O que se pede:
A. Transcreva do trecho sobre a marca Portugália a passagem que vai de "A protecção das" a "de grande prestígio.".
B. Prossiga o trecho sobre a marca Portugália a partir do ponto em que o texto termina.

Trecho para leitura:
* * * * *

O regime de protecção da “marca notória” circunscreve-se a produtos ou serviços idênticos ou afins. Uma vez que a notoriedade da marca “Portugália” encontra-se na área da restauração, aquele não tem aplicação in casu.
A protecção das “marcas célebres ou de grande prestígio” «em Portugal ou na comunidade e sempre que o uso da marca posterior procure, sem justo motivo, tirar partido indevido do carácter distintivo ou do prestígio da marca ou possa prejudicá-los» não só é independente do seu registo em Portugal, como ultrapassa já, sem dúvida, o princípio da especialidade (…)
Contudo, não se provaram quaisquer factos demonstrativos de que a recorrente pretende, com o uso do logótipo n.º 23570, tirar partido indevido do carácter distintivo ou do prestígio da marca "Portugália” (…)
Por fim, é de sublinhar que tanto para se poder falar em concorrência desleal como em protecção de marca de prestígio, o logótipo que a recorrente pretende registar teria de gozar de identidade ou semelhança gráfica ou fonética com a marca de grande prestígio.
Ora, concluiu-se supra que tal identidade não existe, que o logótipo, no seu conjunto, composto por dois vocábulos e grafismo, não comporta, no seu conjunto, semelhança gráfica e fonética susceptível de induzir em erro o consumidor, mesmo o mais distraído, nem se provou qualquer susceptibilidade de a recorrente praticar actos de concorrência desleal.
Não se verifica, pois, in casu, qualquer situação prevista legalmente para recusar o registo da marca.”.

Sustentando a Recorrente, ex adverso, e como visto, que:
O logótipo impugnado PORTUGÁLIA (SEGUROS) é semelhante na respectiva caracterização às marcas, à insígnia e logótipo, nominativos, PORTUGÁLIA, anteriormente registados pela Apelante;
Essa semelhança é susceptível de induzir os consumidores a confundir ou associar os sinais atribuindo ao logótipo impugnado a mesma origem empresarial dos sinais da Apelante;
Atenta a notoriedade e a reputação de que goza a marca PORTUGÁLIA na esfera jurídica da Apelante é inevitável que sendo a mesma titular de uma marca registada destinada à oferta de serviços idênticos ou afins da actividade comercial a que é destinado o logótipo impugnado PORTUGÁLIA (SEGUROS), exista o risco de uma tal referência ser reconduzida à empresa da Apelante.

3. Nos termos do citado art.º 304º-I, e pelo que agora aqui pode interessar:
“ 1 - “Constitui ainda fundamento de recusa do registo:
a) (…)

* * * * *

Lista de dados:

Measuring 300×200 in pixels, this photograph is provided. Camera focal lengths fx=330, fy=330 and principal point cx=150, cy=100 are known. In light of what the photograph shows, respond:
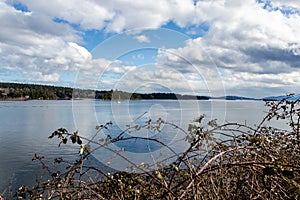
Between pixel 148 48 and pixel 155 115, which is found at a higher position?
pixel 148 48

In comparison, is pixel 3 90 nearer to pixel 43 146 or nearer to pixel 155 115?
pixel 43 146

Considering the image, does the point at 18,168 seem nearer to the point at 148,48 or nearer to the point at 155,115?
the point at 155,115

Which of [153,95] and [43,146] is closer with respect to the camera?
[153,95]

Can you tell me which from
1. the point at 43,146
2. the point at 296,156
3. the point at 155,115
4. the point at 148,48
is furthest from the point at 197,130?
the point at 43,146

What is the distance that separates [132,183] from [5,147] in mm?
15669

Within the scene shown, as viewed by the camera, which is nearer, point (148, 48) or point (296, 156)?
point (296, 156)

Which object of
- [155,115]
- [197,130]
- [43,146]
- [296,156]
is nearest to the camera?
[197,130]

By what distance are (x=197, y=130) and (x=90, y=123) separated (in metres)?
9.72

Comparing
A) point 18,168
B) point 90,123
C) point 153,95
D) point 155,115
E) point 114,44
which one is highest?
point 114,44

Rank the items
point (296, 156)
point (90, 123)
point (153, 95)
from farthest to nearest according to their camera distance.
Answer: point (90, 123)
point (153, 95)
point (296, 156)

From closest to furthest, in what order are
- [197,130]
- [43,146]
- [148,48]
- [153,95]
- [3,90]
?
1. [197,130]
2. [148,48]
3. [153,95]
4. [43,146]
5. [3,90]

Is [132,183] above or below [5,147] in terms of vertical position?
above

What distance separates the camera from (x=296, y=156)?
2311 millimetres

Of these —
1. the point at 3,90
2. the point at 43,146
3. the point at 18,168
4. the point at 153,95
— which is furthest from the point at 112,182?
the point at 3,90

* * * * *

Resultados do exercício:
A.
A protecção das “marcas célebres ou de grande prestígio” «em Portugal ou na comunidade e sempre que o uso da marca posterior procure, sem justo motivo, tirar partido indevido do carácter distintivo ou do prestígio da marca ou possa prejudicá-los» não só é independente do seu registo em Portugal, como ultrapassa já, sem dúvida, o princípio da especialidade (…)
Contudo, não se provaram quaisquer factos demonstrativos de que a recorrente pretende, com o uso do logótipo n.º 23570, tirar partido indevido do carácter distintivo ou do prestígio da marca "Portugália” (…)
Por fim, é de sublinhar que tanto para se poder falar em concorrência desleal como em protecção de marca de prestígio, o logótipo que a recorrente pretende registar teria de gozar de identidade ou semelhança gráfica ou fonética com a marca de grande prestígio.

B.
b) A reprodução ou imitação, no todo ou em parte de marca anteriormente registada por outrem para produtos ou serviços afins aos abrangidos no âmbito da actividade exercida pela entidade que se pretende distinguir, se for susceptível de Induzir o consumidor em erro ou confusão ou se criar o risco de associação com a marca registada;
c) (…)
d (…)
e) O reconhecimento de que o requerente pretende fazer concorrência desleal ou de que esta é possível independentemente da sua intenção;
f) (…).”
2 (…)
3 (…).”.

E, de acordo com o art.º 245º:
“1 - A marca registada considera-se imitada ou usurpada por outra, no todo ou em parte, quando, cumulativamente:
a) A marca registada tiver prioridade;
b) Sejam ambas destinadas a assinalar produtos ou serviços idênticos ou afins;
c) Tenham tal semelhança gráfica, figurativa, fonética ou outra que induza facilmente o consumidor em erro ou confusão, ou que compreenda um risco de associação com marca anteriormente registada, de forma que o consumidor não as possa distinguir senão depois de exame atento ou confronto.
2 – Para os efeitos da alínea b) do n.º 1:
a) Produtos e serviços que estejam inseridos na mesma classe da classificação de Nice podem não ser considerados afins;
b) Produtos e serviços que não estejam inseridos na mesma classe da classificação de Nice podem ser considerados afins
3 – Considera-se imitação ou usurpação parcial de marca o uso de certa denominação de fantasia que faça parte de marca alheia anteriormente registada.” (o realce a negrito é nosso).

Certo que “Os motivos de recusa aplicáveis ao registo de logótipos correspondem, mutatis mutandis, aos previstos relativamente às marcas”,[5] valerão aqui as considerações doutrinárias e jurisprudenciais produzidas em sede de recusa de registo de marca.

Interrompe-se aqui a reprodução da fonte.